> [WHAT YOU HAVE TO DO]: Convert the lines as a two-column CSV with the headers "query" and "reply", one row per line and its answer. Start at the line containing "In this image, is" and go through the end of the lines. Put each value in one quoted field, with any line breaks replaced by spaces.

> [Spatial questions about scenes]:
________________

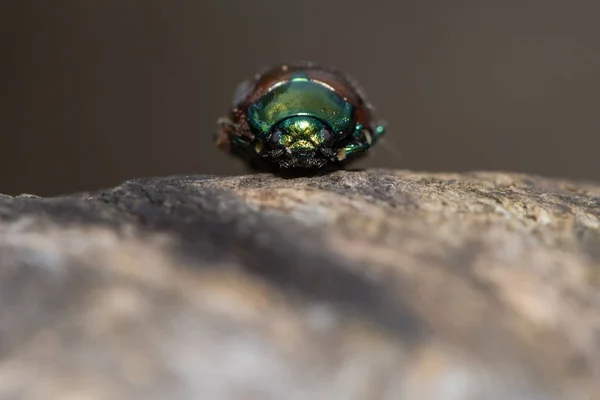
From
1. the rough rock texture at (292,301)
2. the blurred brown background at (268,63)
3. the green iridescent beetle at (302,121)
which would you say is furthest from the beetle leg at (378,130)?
the blurred brown background at (268,63)

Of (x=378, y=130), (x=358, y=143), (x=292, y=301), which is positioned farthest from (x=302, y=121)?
(x=292, y=301)

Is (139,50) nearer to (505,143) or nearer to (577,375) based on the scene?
(505,143)

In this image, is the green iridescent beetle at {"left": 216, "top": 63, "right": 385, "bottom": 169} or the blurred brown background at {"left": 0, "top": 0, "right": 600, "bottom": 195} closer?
the green iridescent beetle at {"left": 216, "top": 63, "right": 385, "bottom": 169}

________________

> [RESPONSE]:
query,reply
"In this image, is the green iridescent beetle at {""left"": 216, ""top"": 63, ""right"": 385, ""bottom"": 169} or the blurred brown background at {""left"": 0, ""top"": 0, ""right"": 600, ""bottom"": 195} closer?","the green iridescent beetle at {""left"": 216, ""top"": 63, ""right"": 385, ""bottom"": 169}"